Never echo $_GET / $_POST fields straight into responses.

Node can use DOMPurify (e.g. with jsdom in server environments) to sanitize strings before they reach templates.

Output HTML encoding

When you display user data as text in HTML pages, encode metacharacters so the browser treats them as text, not markup:

  • PHP: htmlspecialchars / htmlentities (e.g. htmlentities($_GET['email'])) so < becomes &lt;, etc.
  • Node: libraries such as html-entities (encode('<')'&lt;').

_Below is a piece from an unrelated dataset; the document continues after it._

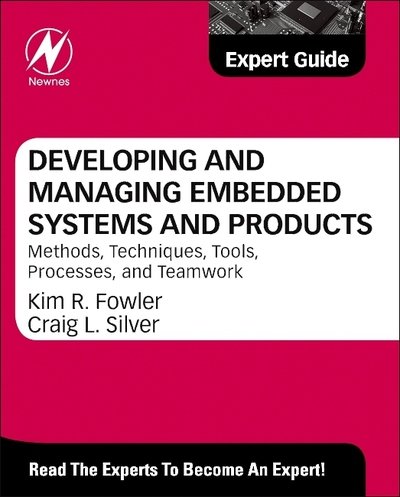 Cover for Fowler · Developing and Managing Embedded Systems and Products: Methods, Techniques, Tools, Processes, and Teamwork (Gebundenes Buch) (2014)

Combine validation, sanitization where HTML is required, and encoding at the sink to cut XSS risk sharply.

Server and platform hardening

  • HTTPS site-wide.
  • Security headers: modern XSS filters are legacy in browsers; focus on Content-Security-Policy (e.g. script-src 'self' to limit script origins), X-Content-Type-Options: nosniff, and related headers.
  • Cookies: HttpOnly (no JS read) and Secure (HTTPS only) to reduce cookie theft impact.
  • WAF — can block obvious injection patterns; not a full substitute for safe code.
  • Frameworks — some stacks ship auto-encoding or XSS helpers (e.g. ASP.NET defaults mentioned in the module).

Closing mindset

Controls reduce risk; they do not prove absence of bugs. Keep testing (manual, automated, code review) the way you practiced in the offensive sections—paired offense and defense is what makes XSS posture credible.